Sunday, February 22, 2015

USA: #IHadNoIdea Weight loss and a "suddenly healthy" BMI could indicate illness and neither did the DOCTORS!

Eating Disorders are brain-based, biological illnesses with a strong genetic component and a psychosocial influence. They are not disorders of choice, vanity or family dysfunction. As with autism and schizophrenia, we don't know everything, but we do know we were wrong about a lot for a very long time. Help us challenge stigma and fight for resource parity for these deadly disorders!

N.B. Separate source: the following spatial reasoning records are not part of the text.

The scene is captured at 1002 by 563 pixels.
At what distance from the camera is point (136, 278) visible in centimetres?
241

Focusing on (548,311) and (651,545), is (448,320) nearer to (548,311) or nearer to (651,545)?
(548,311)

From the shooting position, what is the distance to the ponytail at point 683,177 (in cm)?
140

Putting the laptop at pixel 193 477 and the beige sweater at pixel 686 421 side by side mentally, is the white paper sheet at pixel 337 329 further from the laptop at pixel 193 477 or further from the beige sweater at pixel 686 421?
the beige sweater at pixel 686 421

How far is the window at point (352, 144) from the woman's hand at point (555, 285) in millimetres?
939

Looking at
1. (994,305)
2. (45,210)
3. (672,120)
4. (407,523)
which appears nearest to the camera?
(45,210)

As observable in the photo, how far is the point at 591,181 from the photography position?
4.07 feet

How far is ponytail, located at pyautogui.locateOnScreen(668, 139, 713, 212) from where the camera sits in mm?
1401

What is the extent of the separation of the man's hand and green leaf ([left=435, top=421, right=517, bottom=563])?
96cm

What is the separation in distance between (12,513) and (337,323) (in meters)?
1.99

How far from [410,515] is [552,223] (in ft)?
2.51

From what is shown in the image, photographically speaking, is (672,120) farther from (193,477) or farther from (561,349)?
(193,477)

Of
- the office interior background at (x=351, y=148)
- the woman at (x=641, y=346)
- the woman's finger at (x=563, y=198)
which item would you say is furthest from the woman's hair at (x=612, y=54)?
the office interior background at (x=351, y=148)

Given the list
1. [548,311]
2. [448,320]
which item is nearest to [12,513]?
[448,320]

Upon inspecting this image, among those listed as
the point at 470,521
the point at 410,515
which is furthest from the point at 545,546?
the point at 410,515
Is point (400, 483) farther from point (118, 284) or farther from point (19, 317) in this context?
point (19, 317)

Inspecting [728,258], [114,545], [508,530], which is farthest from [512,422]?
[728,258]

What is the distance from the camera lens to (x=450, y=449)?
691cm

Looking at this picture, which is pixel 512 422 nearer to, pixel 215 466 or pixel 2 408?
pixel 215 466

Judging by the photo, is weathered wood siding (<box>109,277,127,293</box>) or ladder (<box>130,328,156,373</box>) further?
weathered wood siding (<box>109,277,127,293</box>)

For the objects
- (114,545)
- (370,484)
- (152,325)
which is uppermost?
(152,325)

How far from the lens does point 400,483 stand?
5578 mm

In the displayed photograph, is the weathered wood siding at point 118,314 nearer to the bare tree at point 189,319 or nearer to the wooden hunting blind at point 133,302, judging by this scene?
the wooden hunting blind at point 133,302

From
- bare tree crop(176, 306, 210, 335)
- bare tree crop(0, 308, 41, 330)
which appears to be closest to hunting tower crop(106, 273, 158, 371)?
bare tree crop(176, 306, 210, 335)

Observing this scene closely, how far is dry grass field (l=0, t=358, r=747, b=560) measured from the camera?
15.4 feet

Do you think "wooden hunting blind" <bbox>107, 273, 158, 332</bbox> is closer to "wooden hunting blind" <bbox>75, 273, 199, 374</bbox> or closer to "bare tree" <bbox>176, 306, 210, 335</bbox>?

Tara-Leigh Tarantola thought she knew what a person with anorexia looked like: "This really tiny, little, thin girl who won't eat." In other words, not her son, Zachary Haines, a happy-go-lucky teenager who once had a football player's bulky build.
But when Haines was hospitalized last spring after dropping more than 100 pounds, Tarantola for the first time heard the diagnosis applied to her child.
"I broke down because I couldn't believe that a doctor was telling me that he could have died at any moment, yet all of these other doctors wouldn't even take me seriously," says Tarantola. She had repeatedly pleaded with a primary-care physician, two endocrinologists, a liver specialist and nutrition experts to address Haines's exercise and eating patterns, which she knew were making him sick. "They kept telling me how wonderful it was that he had lost 100 pounds."
Like many people with eating disorders, Haines had restricted his caloric intake, exercised excessively and obsessed over his physique. He was irritable, constantly cold and doubled over with stomach pains after eating. At one point, his pulse dropped to 26 beats per minute (anything below 40 can send someone to the emergency room).
"All of the signs were there," Tarantola says.
But because Haines was once considered obese and never dropped to what the body mass index charts indicate as "underweight," his dramatic weight loss was overlooked, even applauded. For more than a year, the clinicians "didn't seem to think anything was wrong," says Haines, now a sophomore in recovery at Temple University in Philadelphia.
The above is taken from a timely and fascinating story on the American Psychological Association Website that reflects on how our focus on obesity is meaning missed diagnosis on eating disorders. In the co-ed online support group Eating Disorder Parent Support we consistently hear stories from parents who are worried about their children's new eating habits, but have concerns brushed aside because their child is "still on the chart." 
BMI charts don't take individual growth patterns into account and this is a dangerous practice that must be halted. If a child is always in the 50% for height and the 75% for weight, a drop to 50% and 50% is an enormous red flag that must be looked into. When weight drops from the 95% to the 5% the fact that 5% is "still on the chart" means nothing in terms of health.
One of the most important pieces of work we Eating Disorder Awareness Advocates and Activists have in front of us is to get an appropriate quantity and quality of education on eating disorders into medical schools. Eating disorders have the highest mortality rate of all mental illnesses, greater even than some cancers, and still it can took Tara-Lynn a year of searching for answers to get someone to recognize what should have been one of the first things looked for with her son's symptoms.
Eating disorders happen to males, they happen to people of color, they happen to people in non-Westernized countries and they have happened in all eras. When a zebra walks into a room, a doctor needs to recognize it as a zebra--this is, after all, why go to the doctor.